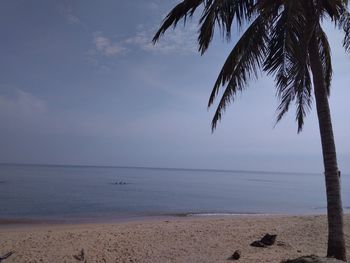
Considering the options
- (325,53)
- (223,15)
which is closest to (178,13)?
(223,15)

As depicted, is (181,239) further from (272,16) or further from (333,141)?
(272,16)

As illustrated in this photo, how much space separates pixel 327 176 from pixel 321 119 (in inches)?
39.8

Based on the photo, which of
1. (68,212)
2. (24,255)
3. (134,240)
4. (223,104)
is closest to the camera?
(223,104)

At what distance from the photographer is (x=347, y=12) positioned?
7371 millimetres

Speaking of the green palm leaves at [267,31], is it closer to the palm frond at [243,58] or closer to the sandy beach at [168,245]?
the palm frond at [243,58]

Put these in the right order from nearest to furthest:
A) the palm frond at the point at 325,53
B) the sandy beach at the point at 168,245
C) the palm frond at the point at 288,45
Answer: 1. the palm frond at the point at 288,45
2. the palm frond at the point at 325,53
3. the sandy beach at the point at 168,245

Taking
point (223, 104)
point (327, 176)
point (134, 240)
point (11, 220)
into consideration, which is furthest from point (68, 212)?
point (327, 176)

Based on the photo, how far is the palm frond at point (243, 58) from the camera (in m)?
7.42

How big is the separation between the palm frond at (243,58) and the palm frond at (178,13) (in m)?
1.08

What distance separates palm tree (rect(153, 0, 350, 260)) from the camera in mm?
6703

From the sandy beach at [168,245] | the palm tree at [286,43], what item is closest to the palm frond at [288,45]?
the palm tree at [286,43]

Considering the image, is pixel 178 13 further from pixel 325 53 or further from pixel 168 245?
pixel 168 245

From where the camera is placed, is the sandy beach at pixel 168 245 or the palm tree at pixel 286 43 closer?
the palm tree at pixel 286 43

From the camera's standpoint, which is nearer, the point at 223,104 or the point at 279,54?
the point at 279,54
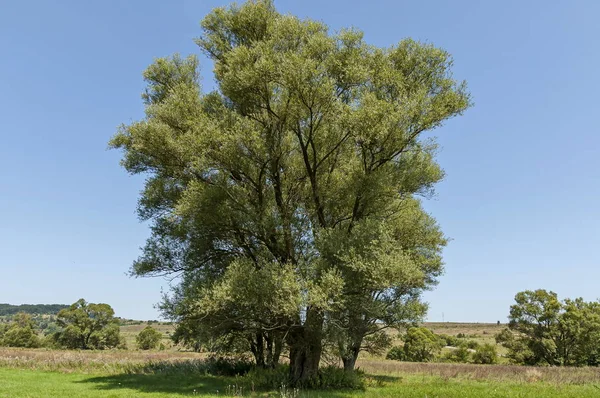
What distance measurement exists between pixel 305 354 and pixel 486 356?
1553 inches

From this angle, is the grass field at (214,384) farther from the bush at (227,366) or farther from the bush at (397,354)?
the bush at (397,354)

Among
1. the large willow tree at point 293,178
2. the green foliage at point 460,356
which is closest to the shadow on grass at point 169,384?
the large willow tree at point 293,178

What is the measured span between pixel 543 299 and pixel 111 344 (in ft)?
228

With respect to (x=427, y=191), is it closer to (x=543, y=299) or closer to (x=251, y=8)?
(x=251, y=8)

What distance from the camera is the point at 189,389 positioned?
20.2 m

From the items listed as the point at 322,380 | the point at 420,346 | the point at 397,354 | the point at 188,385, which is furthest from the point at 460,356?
the point at 188,385

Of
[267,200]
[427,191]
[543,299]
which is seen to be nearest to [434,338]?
[543,299]

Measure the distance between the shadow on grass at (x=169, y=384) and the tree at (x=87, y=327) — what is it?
5349 cm

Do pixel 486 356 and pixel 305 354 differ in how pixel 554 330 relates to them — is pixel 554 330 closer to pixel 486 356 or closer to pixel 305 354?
pixel 486 356

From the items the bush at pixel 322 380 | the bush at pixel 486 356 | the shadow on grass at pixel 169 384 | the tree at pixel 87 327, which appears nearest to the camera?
the shadow on grass at pixel 169 384

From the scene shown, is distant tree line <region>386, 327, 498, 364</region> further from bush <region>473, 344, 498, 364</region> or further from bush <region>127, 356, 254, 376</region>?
bush <region>127, 356, 254, 376</region>

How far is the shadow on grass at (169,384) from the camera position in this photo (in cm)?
1959

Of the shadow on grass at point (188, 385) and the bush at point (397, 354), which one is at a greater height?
the shadow on grass at point (188, 385)

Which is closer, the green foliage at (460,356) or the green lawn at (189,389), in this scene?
the green lawn at (189,389)
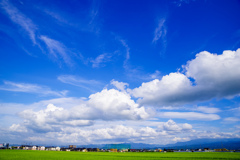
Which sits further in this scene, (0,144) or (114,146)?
(114,146)

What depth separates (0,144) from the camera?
115 meters

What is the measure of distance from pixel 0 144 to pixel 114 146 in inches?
3351

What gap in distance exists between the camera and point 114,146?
14888 cm
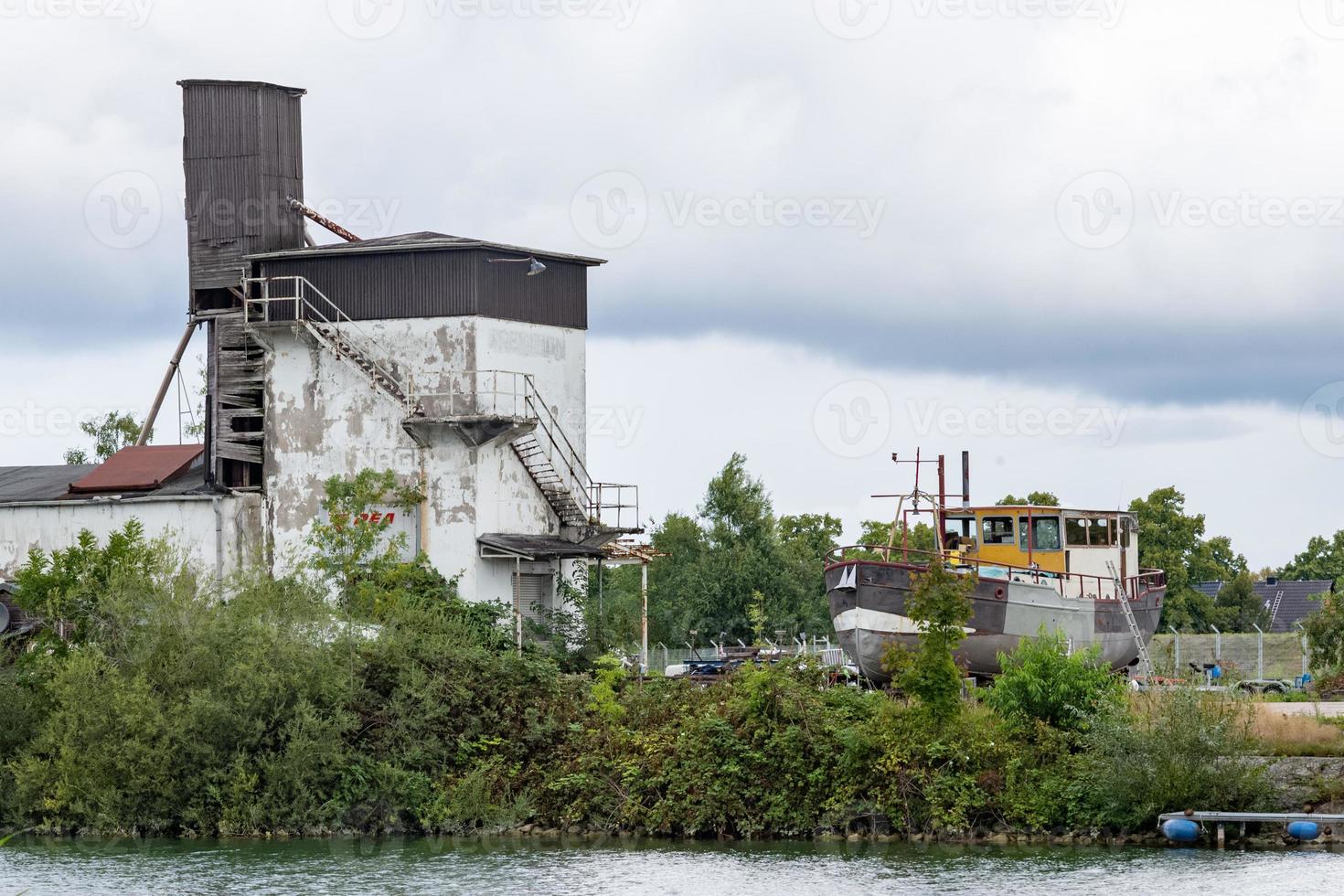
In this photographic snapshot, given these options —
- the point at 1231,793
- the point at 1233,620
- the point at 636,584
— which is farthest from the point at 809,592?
the point at 1231,793

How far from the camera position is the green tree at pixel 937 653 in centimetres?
3712

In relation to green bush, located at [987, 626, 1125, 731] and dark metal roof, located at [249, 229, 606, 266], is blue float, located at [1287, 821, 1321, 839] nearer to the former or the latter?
green bush, located at [987, 626, 1125, 731]

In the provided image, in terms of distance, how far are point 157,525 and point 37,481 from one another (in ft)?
25.5

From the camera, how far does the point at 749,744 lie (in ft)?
125

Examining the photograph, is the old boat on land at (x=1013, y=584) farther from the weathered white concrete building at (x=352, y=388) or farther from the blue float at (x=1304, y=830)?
the blue float at (x=1304, y=830)

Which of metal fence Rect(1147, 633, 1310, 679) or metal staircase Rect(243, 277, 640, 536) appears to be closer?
metal staircase Rect(243, 277, 640, 536)

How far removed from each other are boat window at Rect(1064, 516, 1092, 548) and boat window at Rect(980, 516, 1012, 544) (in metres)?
1.58

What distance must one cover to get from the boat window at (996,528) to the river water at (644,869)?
55.9 ft

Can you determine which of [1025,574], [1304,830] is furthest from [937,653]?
[1025,574]

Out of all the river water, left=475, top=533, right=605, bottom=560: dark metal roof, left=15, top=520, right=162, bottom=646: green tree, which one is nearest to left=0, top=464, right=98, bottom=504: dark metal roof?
left=15, top=520, right=162, bottom=646: green tree

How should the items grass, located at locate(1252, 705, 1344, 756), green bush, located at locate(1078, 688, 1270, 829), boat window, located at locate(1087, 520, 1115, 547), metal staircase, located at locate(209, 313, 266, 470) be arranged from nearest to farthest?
green bush, located at locate(1078, 688, 1270, 829) → grass, located at locate(1252, 705, 1344, 756) → boat window, located at locate(1087, 520, 1115, 547) → metal staircase, located at locate(209, 313, 266, 470)

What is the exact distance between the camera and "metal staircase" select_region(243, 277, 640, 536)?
50844 millimetres

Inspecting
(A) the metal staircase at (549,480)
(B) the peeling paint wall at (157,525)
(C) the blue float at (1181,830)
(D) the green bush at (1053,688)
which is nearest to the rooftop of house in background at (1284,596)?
(A) the metal staircase at (549,480)

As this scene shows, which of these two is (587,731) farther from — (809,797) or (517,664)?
(809,797)
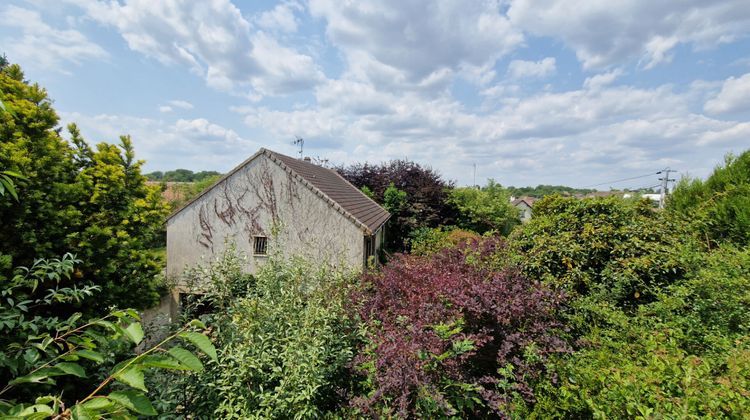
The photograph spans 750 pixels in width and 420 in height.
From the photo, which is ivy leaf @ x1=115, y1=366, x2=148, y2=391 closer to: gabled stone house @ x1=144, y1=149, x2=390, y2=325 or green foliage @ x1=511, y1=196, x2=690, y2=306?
green foliage @ x1=511, y1=196, x2=690, y2=306

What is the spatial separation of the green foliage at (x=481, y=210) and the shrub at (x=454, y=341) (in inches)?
732

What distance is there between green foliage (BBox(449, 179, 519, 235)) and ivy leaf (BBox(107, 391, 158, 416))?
23232mm

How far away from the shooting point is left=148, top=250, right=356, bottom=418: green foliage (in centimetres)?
397

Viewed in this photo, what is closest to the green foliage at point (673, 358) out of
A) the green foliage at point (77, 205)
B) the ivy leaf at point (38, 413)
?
the ivy leaf at point (38, 413)

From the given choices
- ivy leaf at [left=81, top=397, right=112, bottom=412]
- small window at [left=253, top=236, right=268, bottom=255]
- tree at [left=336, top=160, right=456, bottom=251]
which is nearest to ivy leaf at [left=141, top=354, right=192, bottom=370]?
ivy leaf at [left=81, top=397, right=112, bottom=412]

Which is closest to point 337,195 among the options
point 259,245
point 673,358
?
point 259,245

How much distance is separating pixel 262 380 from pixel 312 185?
8917 millimetres

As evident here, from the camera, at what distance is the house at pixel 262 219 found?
12.3 m

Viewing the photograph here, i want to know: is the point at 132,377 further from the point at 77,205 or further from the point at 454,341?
the point at 77,205

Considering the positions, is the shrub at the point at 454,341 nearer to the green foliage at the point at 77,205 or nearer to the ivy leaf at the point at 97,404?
the ivy leaf at the point at 97,404

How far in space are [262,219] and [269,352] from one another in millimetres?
9166

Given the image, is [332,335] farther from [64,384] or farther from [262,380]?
[64,384]

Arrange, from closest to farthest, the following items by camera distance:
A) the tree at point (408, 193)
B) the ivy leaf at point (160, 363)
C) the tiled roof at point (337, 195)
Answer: the ivy leaf at point (160, 363), the tiled roof at point (337, 195), the tree at point (408, 193)

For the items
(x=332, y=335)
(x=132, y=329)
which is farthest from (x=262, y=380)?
(x=132, y=329)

* * * * * * *

# Directions
Include both ends. Return the line holding "How much distance" and all lines after it in the records above, exactly as written.

# Completed task
How much distance is separating pixel 262 380 from pixel 312 185?
8917 millimetres

As evident here, from the camera, at what distance is the house at pixel 262 219 found?
12.3 m

Viewing the photograph here, i want to know: is the point at 132,377 further from the point at 77,205 or further from the point at 454,341?
the point at 77,205

Considering the positions, is the shrub at the point at 454,341 nearer to the green foliage at the point at 77,205 or nearer to the ivy leaf at the point at 97,404?
the ivy leaf at the point at 97,404

How far in space are [262,219] and [269,352] from one another in millimetres?
9166

Given the image, is [332,335] farther from [64,384] or farther from [262,380]?
[64,384]

Arrange, from closest to farthest, the following items by camera distance:
A) the tree at point (408, 193)
B) the ivy leaf at point (160, 363)
C) the tiled roof at point (337, 195)
Answer: the ivy leaf at point (160, 363), the tiled roof at point (337, 195), the tree at point (408, 193)

For the items
(x=332, y=335)
(x=132, y=329)
which is farthest from (x=262, y=380)?
(x=132, y=329)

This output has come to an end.